- [Problem details] If pictures appear among the lines below, leave them out while you return exactly the lines from the one with "Buy cheap Loose" through the one with "Linea Pelle Suede".

- [Data]

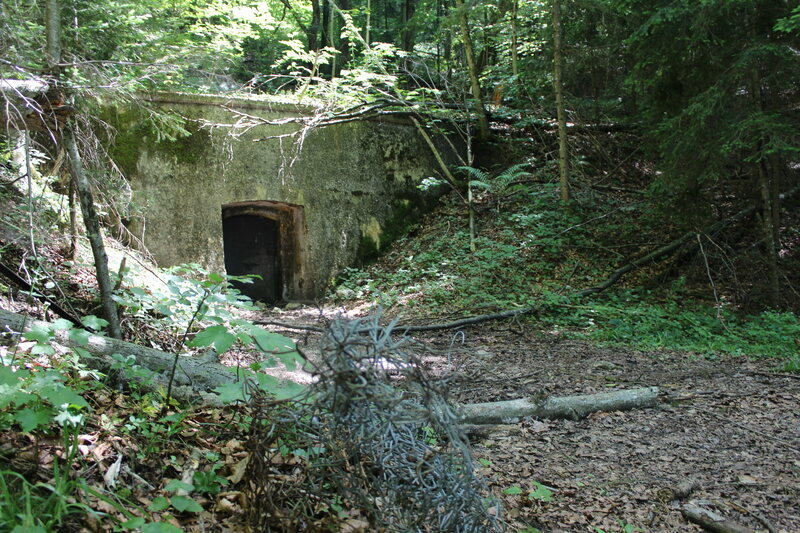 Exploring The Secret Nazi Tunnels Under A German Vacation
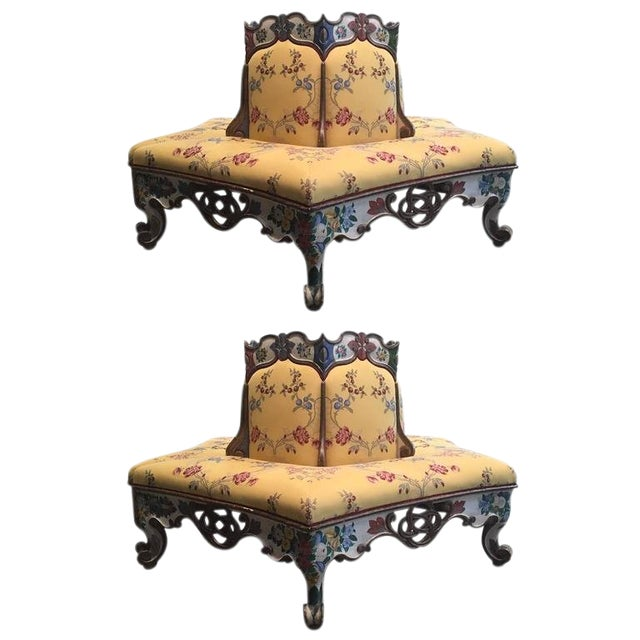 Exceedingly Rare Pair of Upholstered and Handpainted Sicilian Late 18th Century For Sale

* * *

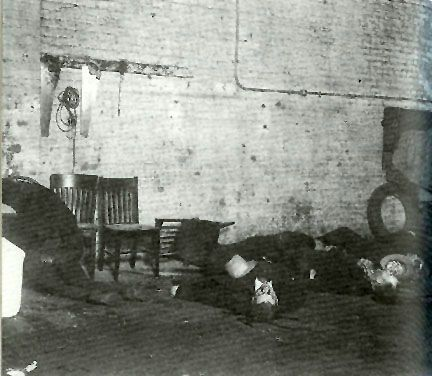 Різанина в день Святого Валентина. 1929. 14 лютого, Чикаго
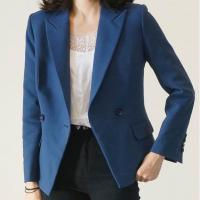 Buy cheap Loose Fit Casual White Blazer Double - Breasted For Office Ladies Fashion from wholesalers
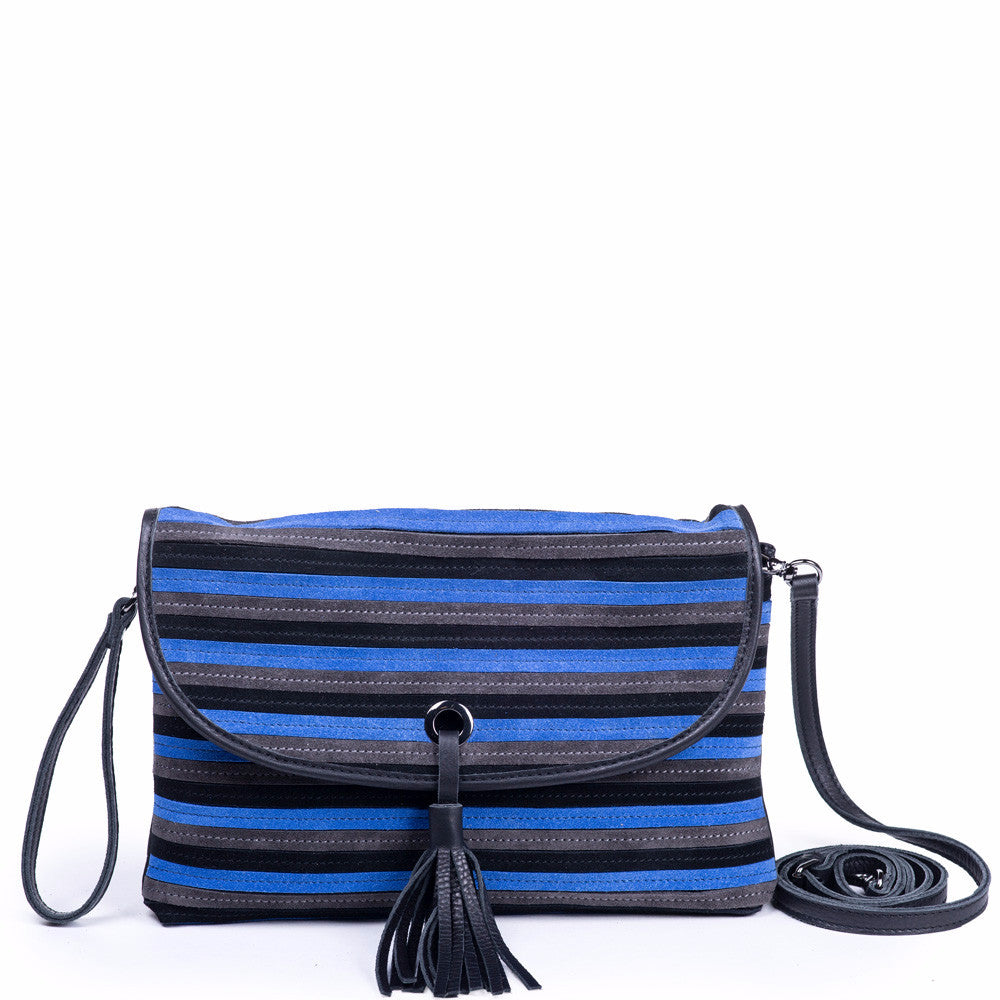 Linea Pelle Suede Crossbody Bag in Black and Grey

--

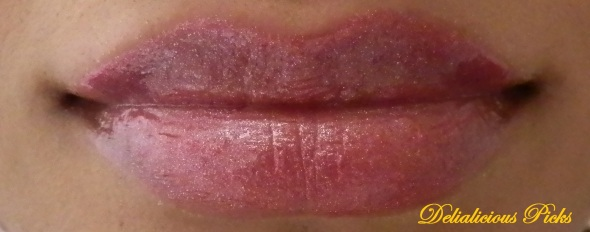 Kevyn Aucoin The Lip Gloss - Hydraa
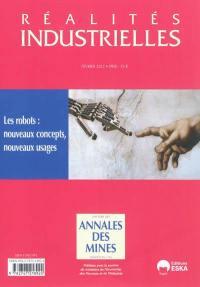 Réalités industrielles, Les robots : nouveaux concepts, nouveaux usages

- [Output]
 Buy cheap Loose Fit Casual White Blazer Double - Breasted For Office Ladies Fashion from wholesalers
 Linea Pelle Suede Crossbody Bag in Black and Grey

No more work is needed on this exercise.